Return every line in the items below that contains the string "decoration". Matches are case-sensitive.

# # # #

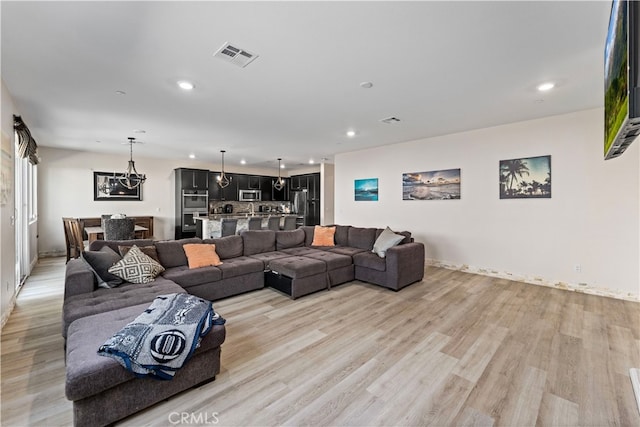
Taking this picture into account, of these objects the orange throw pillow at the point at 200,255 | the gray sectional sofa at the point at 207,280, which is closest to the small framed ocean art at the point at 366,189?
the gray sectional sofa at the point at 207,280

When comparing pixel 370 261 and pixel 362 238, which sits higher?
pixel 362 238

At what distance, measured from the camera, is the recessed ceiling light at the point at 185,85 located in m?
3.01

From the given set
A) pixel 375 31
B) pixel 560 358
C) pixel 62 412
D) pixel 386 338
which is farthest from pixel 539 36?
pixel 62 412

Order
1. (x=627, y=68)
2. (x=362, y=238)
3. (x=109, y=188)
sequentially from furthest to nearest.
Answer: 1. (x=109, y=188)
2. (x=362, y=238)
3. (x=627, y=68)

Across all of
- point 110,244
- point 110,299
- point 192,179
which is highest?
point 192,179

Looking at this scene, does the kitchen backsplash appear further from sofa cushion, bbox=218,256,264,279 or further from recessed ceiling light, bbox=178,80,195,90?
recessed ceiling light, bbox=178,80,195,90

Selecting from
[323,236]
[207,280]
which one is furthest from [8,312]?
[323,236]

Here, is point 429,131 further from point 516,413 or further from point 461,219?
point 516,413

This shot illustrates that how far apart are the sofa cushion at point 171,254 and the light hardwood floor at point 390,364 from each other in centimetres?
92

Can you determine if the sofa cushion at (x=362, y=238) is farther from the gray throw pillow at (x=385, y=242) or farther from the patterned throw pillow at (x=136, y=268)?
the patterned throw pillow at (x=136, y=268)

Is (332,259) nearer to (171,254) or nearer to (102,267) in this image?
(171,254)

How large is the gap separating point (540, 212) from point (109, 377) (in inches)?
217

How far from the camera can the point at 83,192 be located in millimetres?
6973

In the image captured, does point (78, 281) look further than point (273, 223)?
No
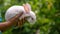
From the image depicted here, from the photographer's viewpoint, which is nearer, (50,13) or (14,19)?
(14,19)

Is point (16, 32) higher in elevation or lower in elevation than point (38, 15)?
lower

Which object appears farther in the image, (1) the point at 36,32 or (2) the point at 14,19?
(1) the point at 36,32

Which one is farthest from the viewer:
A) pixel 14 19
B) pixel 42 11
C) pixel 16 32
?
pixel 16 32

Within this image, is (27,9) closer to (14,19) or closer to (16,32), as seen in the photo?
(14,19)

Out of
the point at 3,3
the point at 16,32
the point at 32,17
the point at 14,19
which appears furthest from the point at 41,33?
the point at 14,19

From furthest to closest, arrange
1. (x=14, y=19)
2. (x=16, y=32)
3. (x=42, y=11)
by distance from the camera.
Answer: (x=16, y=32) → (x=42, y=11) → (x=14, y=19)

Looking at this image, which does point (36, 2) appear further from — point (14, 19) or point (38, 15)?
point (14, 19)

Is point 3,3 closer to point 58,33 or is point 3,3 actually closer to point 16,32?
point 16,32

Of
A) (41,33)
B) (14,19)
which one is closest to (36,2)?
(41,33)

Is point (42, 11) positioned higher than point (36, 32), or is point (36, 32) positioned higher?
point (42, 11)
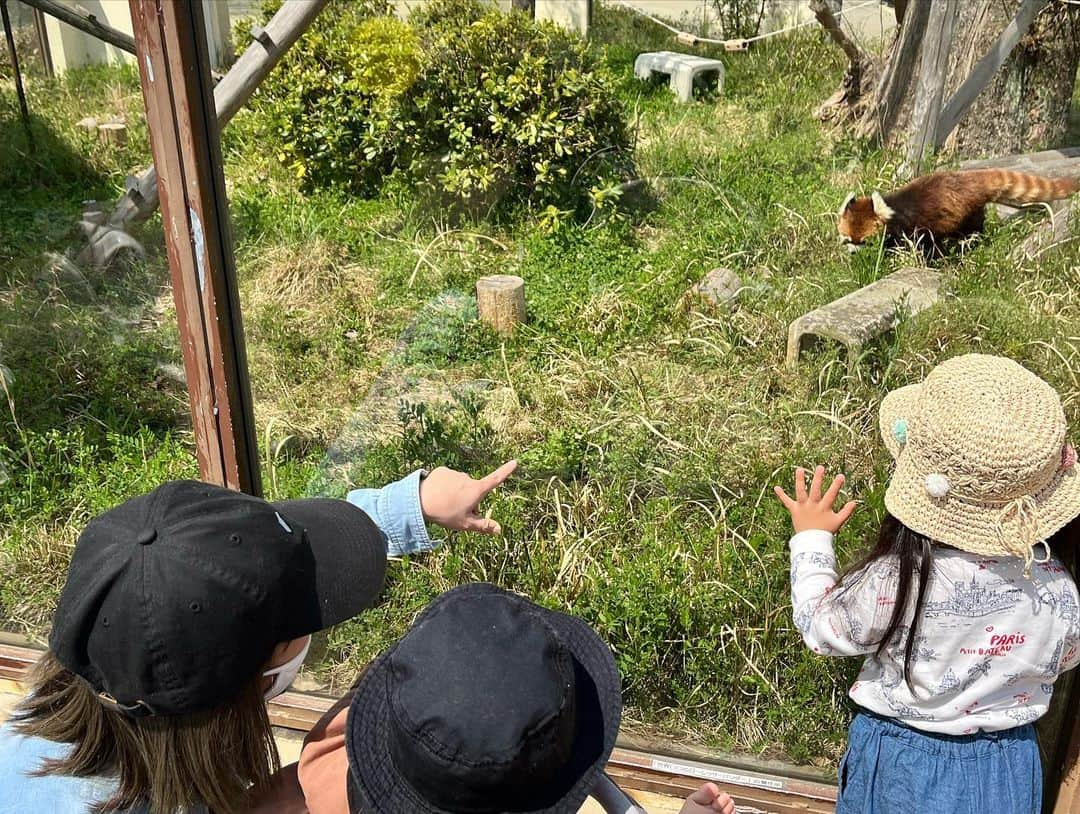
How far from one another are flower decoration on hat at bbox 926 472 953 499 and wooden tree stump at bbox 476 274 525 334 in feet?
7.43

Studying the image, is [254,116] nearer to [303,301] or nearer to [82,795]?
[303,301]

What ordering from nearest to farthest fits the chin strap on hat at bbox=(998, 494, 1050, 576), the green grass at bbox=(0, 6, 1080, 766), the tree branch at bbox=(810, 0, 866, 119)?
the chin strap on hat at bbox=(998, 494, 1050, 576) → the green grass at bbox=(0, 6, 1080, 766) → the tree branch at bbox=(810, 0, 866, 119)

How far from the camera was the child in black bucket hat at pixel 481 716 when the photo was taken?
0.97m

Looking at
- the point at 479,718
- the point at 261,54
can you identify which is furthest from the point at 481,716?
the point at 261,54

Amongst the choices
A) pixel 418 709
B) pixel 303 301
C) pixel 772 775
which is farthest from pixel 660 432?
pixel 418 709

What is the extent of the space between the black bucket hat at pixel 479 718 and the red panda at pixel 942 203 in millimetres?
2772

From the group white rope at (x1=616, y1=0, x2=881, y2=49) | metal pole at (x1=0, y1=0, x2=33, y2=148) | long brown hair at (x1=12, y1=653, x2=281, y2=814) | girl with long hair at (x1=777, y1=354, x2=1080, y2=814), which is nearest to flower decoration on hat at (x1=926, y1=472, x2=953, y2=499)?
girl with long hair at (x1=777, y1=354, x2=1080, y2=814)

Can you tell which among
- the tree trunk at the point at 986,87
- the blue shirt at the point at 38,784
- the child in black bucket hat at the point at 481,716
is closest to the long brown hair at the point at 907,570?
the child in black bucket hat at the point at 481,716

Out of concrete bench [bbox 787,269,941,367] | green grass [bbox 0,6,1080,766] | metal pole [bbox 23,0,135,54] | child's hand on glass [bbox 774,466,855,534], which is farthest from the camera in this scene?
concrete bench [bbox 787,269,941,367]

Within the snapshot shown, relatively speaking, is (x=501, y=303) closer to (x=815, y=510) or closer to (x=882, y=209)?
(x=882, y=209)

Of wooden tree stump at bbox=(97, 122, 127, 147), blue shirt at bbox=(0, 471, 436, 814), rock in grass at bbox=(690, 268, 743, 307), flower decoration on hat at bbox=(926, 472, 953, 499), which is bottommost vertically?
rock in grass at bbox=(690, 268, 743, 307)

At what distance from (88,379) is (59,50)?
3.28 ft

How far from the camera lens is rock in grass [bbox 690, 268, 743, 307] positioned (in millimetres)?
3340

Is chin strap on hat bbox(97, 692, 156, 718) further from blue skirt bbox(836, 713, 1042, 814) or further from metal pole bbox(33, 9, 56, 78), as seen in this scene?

# # # #

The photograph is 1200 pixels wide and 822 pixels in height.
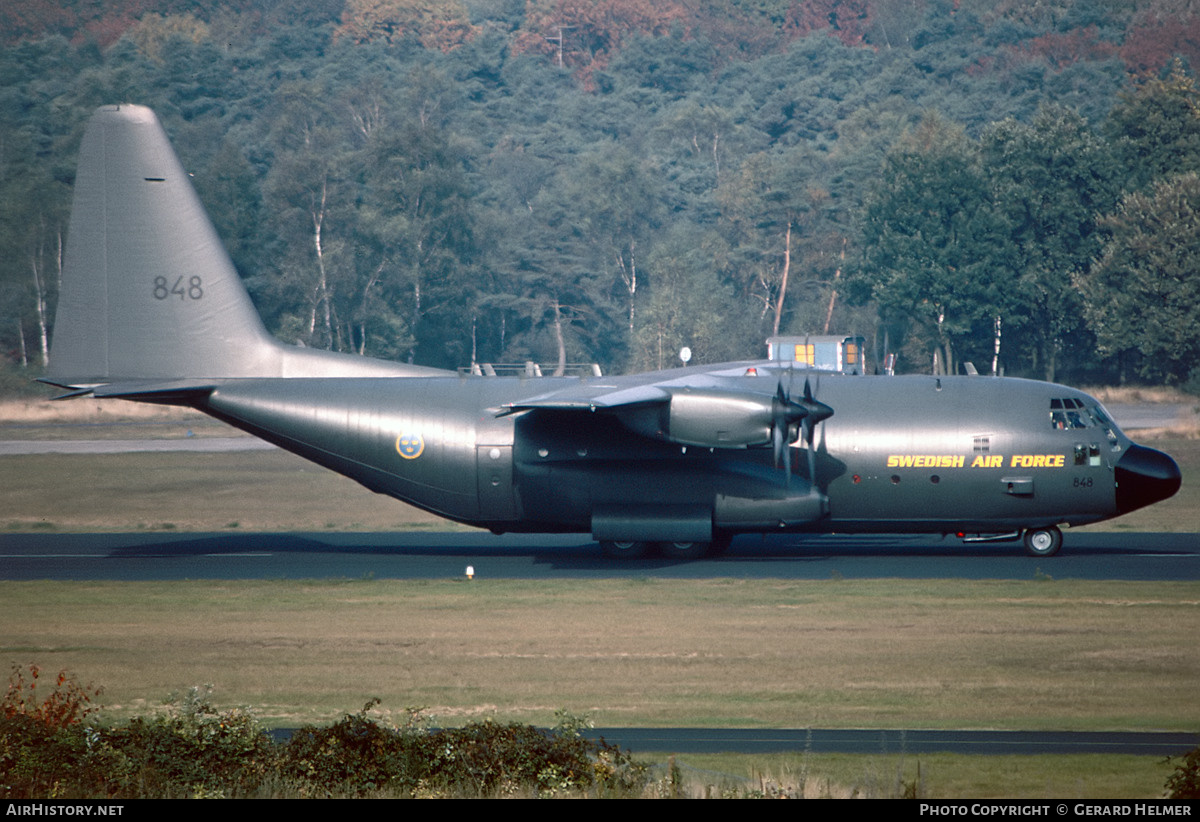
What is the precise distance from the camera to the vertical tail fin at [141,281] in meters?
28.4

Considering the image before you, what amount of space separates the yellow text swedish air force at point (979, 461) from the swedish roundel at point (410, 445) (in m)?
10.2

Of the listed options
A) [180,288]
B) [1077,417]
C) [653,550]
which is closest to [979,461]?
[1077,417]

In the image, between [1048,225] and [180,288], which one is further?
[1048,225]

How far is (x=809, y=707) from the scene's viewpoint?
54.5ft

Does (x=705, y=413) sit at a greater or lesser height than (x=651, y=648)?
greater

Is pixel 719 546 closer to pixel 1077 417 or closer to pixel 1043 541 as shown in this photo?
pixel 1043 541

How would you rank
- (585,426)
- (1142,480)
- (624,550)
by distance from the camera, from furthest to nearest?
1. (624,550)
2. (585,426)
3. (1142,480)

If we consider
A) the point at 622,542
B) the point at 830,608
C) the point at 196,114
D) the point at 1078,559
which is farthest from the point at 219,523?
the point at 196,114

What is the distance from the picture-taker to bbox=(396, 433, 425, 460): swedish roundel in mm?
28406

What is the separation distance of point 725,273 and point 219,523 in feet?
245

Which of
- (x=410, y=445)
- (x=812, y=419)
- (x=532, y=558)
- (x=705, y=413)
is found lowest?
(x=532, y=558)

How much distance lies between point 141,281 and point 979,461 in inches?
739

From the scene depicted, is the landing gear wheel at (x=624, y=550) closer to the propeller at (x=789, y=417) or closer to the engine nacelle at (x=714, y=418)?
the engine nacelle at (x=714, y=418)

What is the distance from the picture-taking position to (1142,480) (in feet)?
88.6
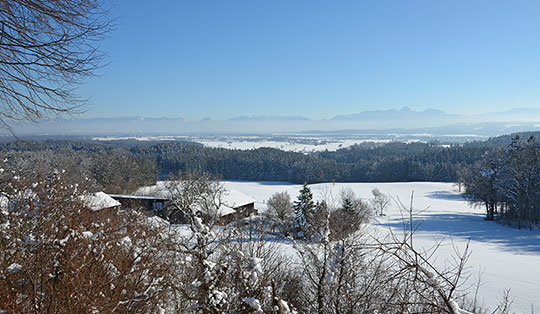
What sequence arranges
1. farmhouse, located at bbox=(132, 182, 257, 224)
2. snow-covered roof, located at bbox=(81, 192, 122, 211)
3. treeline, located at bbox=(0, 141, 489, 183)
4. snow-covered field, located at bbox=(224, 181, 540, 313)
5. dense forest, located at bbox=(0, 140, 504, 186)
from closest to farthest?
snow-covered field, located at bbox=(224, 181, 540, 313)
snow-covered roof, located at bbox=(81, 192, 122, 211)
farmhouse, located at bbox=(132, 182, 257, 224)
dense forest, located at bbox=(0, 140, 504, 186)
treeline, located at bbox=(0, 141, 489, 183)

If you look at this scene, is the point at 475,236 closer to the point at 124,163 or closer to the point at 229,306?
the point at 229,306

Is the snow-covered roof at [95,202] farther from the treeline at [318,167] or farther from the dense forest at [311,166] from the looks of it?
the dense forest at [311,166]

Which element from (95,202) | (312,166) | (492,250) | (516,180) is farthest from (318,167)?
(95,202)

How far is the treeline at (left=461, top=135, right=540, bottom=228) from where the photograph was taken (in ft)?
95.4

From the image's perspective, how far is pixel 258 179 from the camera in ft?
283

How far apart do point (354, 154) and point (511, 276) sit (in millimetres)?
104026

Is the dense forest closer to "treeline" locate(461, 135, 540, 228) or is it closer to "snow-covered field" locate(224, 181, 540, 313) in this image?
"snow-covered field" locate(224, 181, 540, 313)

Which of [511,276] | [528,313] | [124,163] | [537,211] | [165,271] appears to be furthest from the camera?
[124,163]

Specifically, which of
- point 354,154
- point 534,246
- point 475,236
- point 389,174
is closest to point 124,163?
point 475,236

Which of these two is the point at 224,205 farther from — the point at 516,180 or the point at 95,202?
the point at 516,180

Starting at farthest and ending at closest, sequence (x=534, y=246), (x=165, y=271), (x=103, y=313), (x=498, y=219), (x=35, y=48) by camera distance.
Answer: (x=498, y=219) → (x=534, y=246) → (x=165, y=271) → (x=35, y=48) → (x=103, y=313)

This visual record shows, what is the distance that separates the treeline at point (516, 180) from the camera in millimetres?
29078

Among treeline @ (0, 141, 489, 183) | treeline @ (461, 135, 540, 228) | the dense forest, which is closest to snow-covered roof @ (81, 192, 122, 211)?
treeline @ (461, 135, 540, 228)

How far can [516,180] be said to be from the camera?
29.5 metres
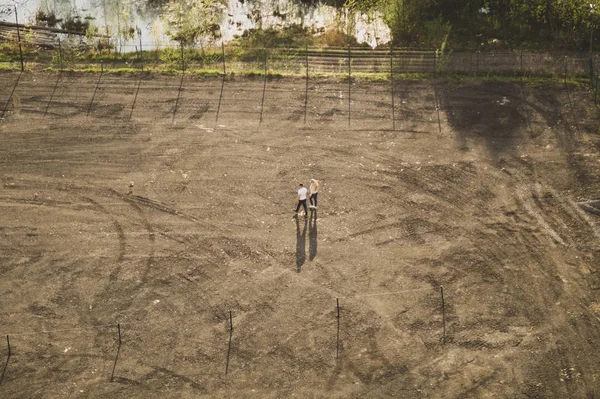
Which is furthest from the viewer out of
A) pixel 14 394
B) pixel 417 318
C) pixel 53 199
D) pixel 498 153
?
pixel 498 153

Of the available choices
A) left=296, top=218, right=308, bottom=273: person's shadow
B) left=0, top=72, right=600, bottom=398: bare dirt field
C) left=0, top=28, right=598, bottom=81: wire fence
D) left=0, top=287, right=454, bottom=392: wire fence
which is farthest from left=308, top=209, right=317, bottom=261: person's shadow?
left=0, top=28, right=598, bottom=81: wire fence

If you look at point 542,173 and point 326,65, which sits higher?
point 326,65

# # # #

#### Exercise response:
How far from one another are flower decoration on hat at bbox 926 472 953 499 and wooden tree stump at bbox 476 274 525 334 in feet?
From the group white rope at (x1=616, y1=0, x2=881, y2=49) | metal pole at (x1=0, y1=0, x2=33, y2=148) | long brown hair at (x1=12, y1=653, x2=281, y2=814) | girl with long hair at (x1=777, y1=354, x2=1080, y2=814), which is nearest to flower decoration on hat at (x1=926, y1=472, x2=953, y2=499)?
Of wooden tree stump at bbox=(97, 122, 127, 147), blue shirt at bbox=(0, 471, 436, 814), rock in grass at bbox=(690, 268, 743, 307), flower decoration on hat at bbox=(926, 472, 953, 499), which is bottommost vertically?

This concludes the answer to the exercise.